GIVEN ENTRIES:
_ _ _

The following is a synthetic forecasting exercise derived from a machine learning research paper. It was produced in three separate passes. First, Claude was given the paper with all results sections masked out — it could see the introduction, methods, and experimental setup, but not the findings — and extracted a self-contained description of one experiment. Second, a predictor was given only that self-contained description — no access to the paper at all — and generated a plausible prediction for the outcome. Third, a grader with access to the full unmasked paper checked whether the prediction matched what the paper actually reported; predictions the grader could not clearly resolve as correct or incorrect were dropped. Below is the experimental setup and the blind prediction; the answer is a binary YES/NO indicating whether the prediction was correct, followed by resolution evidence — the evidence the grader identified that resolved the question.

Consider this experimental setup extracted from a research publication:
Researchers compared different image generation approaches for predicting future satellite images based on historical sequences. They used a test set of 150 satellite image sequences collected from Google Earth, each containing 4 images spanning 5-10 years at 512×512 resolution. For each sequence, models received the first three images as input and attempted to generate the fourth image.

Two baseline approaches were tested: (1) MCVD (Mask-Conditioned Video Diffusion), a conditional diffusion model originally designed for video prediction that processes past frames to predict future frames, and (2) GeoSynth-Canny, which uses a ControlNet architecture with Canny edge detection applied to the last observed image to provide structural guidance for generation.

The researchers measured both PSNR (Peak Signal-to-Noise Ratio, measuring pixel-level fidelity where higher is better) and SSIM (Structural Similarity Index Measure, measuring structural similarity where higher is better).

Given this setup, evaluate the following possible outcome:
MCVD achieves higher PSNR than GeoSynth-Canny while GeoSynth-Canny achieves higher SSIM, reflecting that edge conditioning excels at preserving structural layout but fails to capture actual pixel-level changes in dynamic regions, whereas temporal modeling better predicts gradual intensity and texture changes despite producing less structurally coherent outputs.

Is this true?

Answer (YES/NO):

_ _ _

WHAT THE TASK REQUIRES:
Tally the lines of the material above that contain the word "GeoSynth" and report the total alone.

RESULT OF THE EXERCISE:
2